With the help of recombinant DNA technology, the gene having insecticidal properties of Bacillus thuringiensis has been transferred to the crops plans like tomato in 1987, with the help of bacterium, Agrobacterium tumifaciens. Later, similar success has been achieved in different crop plants like tobacco, cotton etc., by using the similar technique. Now-a-days, Bt cotton is very popular among the farmers.
Different entomogenous fungi have been used to protect different crops from insect damage. Species of the different genera like Aschersonia, Beauveria, Coelomomyces, Entomophthora, Hirsutella etc., are in common use. Some registered products are also produced and used by different countries like Australia, Brazil, China, France, Japan, USA, UK etc.
List of some of the products, producing fungi in parenthesis and insects on which it acts are:
i. Aseronija (Aschersonia aleyrodis) — Whitefly of many crops.
ii. Boverin and Boverol (Beauveria brassiana) — Pine caterpillar, Green leaf hipper, Colorado potato beetle etc.
iii. Mycotal and Vertalec (Verticillium lecanii) — Whitefly and Aphids of glasshouse crop.
Viruses are also very much effectively used as bioinsecticide. There are three major groups of viruses that can infect different insects.

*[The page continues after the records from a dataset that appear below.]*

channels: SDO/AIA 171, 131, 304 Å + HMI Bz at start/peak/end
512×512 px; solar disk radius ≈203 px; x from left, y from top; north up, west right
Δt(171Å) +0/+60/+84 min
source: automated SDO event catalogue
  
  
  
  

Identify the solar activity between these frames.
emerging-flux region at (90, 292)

(a) Nuclear polyhedrosis viruses (NPV),
(b) Granulosis viruses (GV) of Baculoviridae, and
(c) Cytoplasmic polyhedrosis viruses (CPV) of Reoviridae.
The NPVs are effective against moths and butterflies, while CPVs are effective mainly on caterpillars. These are used in different countries like USA, UK, Canada, lapan, Germany etc.
List if some viruses, registered trade names in parenthesis and target insects are given below:
i. NPV (ELCAR) — Tobacco budworm and Cotton bollworm.
ii. NPV (GYPCHEK) — Gypsy moth.
iii. NPV (VfROX) — European sawfly.
iv. CPV (MATSUKEMIN) — Pine caterpillar.
v. GV (MATEX) — Insects of different food crops like Codling moths.
Bio-Pesticide: Type # 2. Bio-Nematicides:
Different fungi are known to act as nematicide. Fungi of different genera like Arthrobotrys, Dactylella, Dactylaria and Monacrosporium are used to control different members of genera like Heterodera, Meloidogyne and Rotylenchulus, cause diseases of different crop plants.
The fungi damage nematode in four different ways:
i) By haustoria:
Fungi penetrate haustoria in the body of the nematode, digest the cell contents and draw the nutrients.
ii) Catching by loop:
The fungal mycelium forms loops at intervals. As a nematode passes through the loop, it constricts and thus the nematode is trapped.
iii) Production of adhesive hyphae:
The fungal mycelium produces some adhesive branch which may stick with the body of nematode on accidental contact.
iv) Formation of hyphal mesh:
The mycelium forms mesh-like cobweb and is able to catch nematodes.
The other groups of fungi are commonly present in the soil and can act as nematicides. These are Verticillium chlamydosporium, Paecilomyces lilacinus and Dactylella oviparasitica — they often attack nematodes as well as their eggs.
Bio-Pesticide: Type # 3. Bio-Herbicides:
Fungi are found to be much more suitable as herbicide than bacteria and viruses. Fungus like Phragmidium violacerum is used to control European blackberry in Chile and Puccinia chondrillina to control rush skeleton weed in Australia. Others, like Phytophthora palmivora, has been developed as herbicide at commercial level.
The name of the registered product, producing fungi in parenthesis and the target weeds are:
i. DE VINE (Phytophthora palmivora) — Milk-weed vine in USA,
ii. LUBOA (Colletotrichum gloeosporiodes f. sp. cuscutae) — Dodders in China,
iii. BIOMAL (Colletotrichum gloeosporioides f. sp. malvae) — Round-leaved mallow in Canada and USA.